* Yang Perlu Dikerjakan
1) Menurut kutipan tentang Chaerul, siapa yang menjabat Wakil Perdana Menteri I pada bulan April 1964?
2) Tentukan apakah tiap pernyataan berikut sesuai dengan kutipan tentang Chaerul, lalu kutip kata-kata kutipan yang menjadi penentunya. (a) Chaerul dipercaya sebagai Wakil Perdana Menteri III pada tahun 1963. (b) Chaerul akan menyodorkan Selo Soemardjan untuk menggantikan Soebandrio sebagai Menteri Luar Negeri. (c) Angkatan Darat juga memposisikan dirinya sebagai pengganti Soekarno.

* Kutipan untuk Dibaca
◇ ◇ ◇ ◇

Tahun 1963 kariernya menanjak dan ia dipercaya sebagai Wakil Perdana Menteri III. Pada bulan April 1964, Chaerul terlibat dalam intrik kekuasaan. Ia mencoba untuk menduduki posisi Wakil Perdana Menteri I yang saat itu dijabat oleh Soebandrio. Perhitungannya adalah jika Soekarno lengser maka ia yang akan naik menjadi Perdana Menteri. Untuk menyingkirkan Soebandrio dari kedudukannya sebagai Menteri Luar Negeri, ia juga akan menyodorkan Adam Malik. Selain berusaha menggeser Soebandrio, ia juga membendung Hatta yang sewaktu-waktu bisa saja naik menjadi Wakil Perdana Menteri I. Untuk itu ia menginstruksikan Selo Soemardjan untuk membentuk organisasi intelijen yang mengkonsolidasi kedudukannya. Pada masa itu selain orang-orang Murba, Angkatan Darat dan PKI juga memposisikan dirinya sebagai pengganti Soekarno.

◇ ◇ ◇ ◇

* Entri yang Tersedia
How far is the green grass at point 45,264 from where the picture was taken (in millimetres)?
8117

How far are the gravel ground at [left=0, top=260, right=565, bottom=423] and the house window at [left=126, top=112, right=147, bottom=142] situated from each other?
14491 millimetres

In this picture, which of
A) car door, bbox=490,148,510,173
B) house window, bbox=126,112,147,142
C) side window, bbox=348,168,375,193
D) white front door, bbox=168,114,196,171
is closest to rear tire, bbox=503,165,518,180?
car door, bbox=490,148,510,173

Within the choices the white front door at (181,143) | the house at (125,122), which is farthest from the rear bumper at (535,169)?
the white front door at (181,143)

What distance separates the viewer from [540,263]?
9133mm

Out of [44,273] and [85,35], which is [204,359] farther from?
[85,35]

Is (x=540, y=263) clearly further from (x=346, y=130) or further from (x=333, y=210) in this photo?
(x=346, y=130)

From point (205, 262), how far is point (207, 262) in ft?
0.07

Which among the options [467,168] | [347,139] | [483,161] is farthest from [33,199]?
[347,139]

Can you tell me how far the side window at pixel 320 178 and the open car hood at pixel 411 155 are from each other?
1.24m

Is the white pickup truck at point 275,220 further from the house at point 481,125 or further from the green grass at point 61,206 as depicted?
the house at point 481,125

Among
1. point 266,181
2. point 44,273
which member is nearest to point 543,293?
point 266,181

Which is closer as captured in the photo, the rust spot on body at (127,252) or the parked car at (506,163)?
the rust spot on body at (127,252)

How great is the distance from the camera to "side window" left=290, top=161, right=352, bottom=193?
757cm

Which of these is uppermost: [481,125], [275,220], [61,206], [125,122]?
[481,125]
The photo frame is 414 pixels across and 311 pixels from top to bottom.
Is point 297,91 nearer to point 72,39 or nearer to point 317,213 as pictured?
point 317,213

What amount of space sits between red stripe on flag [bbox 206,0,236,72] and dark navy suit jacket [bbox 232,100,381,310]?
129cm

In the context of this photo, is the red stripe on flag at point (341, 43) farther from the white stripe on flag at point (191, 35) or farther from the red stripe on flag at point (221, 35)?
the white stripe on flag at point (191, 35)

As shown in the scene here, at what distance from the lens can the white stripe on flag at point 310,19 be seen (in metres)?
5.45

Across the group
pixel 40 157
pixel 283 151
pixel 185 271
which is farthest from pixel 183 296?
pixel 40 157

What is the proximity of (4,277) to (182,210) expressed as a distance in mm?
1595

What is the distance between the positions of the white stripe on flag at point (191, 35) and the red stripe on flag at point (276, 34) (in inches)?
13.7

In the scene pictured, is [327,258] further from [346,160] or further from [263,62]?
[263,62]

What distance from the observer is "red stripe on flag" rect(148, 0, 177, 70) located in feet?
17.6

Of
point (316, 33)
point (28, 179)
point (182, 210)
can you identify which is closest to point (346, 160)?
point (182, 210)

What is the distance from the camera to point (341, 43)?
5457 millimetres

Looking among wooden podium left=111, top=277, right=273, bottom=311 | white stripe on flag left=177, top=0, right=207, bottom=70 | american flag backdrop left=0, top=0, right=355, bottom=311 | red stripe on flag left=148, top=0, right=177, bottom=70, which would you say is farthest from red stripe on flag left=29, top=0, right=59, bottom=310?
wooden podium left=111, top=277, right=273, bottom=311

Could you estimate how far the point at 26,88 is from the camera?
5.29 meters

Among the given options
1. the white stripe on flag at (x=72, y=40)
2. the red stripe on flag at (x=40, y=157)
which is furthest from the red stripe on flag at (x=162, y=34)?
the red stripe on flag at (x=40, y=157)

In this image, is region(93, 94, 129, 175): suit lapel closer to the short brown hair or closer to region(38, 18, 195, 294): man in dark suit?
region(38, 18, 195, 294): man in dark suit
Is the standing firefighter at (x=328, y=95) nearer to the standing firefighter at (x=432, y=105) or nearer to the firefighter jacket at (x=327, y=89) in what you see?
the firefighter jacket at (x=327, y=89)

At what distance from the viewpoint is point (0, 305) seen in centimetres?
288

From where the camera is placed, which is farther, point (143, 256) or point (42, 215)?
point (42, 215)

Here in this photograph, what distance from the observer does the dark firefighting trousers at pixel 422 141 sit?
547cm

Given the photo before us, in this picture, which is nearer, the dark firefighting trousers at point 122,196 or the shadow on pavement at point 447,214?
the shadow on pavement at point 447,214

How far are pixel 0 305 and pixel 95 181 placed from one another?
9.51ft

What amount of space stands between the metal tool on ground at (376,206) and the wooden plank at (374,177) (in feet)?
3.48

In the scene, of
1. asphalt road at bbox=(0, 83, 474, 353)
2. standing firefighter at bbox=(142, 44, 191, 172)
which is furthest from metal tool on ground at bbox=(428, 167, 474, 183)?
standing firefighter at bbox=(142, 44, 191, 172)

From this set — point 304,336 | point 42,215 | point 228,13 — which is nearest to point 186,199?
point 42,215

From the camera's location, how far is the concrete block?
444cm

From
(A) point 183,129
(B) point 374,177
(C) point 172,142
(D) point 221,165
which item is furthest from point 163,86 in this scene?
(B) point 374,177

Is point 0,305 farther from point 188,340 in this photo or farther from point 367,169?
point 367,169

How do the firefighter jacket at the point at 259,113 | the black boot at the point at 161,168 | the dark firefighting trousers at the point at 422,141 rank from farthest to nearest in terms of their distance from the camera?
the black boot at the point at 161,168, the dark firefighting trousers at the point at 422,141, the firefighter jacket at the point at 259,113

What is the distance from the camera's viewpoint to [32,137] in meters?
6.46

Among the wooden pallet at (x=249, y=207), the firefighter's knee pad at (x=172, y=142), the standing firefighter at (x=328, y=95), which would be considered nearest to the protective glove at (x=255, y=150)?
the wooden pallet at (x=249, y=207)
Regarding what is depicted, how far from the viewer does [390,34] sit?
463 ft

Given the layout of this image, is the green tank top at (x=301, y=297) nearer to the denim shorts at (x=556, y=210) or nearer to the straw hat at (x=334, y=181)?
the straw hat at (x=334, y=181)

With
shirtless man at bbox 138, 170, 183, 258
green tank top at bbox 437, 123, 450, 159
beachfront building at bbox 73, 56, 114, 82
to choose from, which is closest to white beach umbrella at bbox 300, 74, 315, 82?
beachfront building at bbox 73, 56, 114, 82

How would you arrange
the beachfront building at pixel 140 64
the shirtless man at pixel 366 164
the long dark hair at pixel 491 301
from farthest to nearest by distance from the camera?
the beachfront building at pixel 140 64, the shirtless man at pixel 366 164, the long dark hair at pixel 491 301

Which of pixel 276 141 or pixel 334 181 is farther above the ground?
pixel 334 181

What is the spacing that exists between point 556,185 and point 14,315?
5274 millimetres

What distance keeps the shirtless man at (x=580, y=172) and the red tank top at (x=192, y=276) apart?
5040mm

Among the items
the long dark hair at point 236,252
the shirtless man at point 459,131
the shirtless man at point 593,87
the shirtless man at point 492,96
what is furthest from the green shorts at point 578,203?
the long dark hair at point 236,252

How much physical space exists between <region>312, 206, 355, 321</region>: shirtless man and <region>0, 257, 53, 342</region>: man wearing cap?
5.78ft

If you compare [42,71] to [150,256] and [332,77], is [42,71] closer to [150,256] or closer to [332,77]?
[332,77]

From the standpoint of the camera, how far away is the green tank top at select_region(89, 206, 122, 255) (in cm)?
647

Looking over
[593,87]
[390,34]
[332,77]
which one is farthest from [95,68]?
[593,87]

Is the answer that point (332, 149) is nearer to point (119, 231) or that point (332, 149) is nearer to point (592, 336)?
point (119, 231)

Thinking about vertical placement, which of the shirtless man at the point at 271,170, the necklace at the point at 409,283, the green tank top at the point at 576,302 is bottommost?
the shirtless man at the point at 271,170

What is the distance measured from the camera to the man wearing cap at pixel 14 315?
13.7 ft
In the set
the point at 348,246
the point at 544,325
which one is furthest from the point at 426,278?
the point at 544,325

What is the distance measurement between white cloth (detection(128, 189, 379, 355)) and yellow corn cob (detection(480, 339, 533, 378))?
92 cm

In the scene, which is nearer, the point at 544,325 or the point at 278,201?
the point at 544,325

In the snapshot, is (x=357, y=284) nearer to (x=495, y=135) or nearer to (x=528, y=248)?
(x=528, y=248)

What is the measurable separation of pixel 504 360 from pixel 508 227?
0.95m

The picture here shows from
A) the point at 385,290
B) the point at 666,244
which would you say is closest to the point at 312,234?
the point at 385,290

◇ ◇ ◇ ◇

* Hasil Pengerjaan
1) Soebandrio.

2)
(a) Ya: "Tahun 1963 kariernya menanjak dan ia dipercaya sebagai Wakil Perdana Menteri III."
(b) Tidak: "Untuk menyingkirkan Soebandrio dari kedudukannya sebagai Menteri Luar Negeri, ia juga akan menyodorkan Adam Malik."
(c) Ya: "selain orang-orang Murba, Angkatan Darat dan PKI juga memposisikan dirinya sebagai pengganti Soekarno."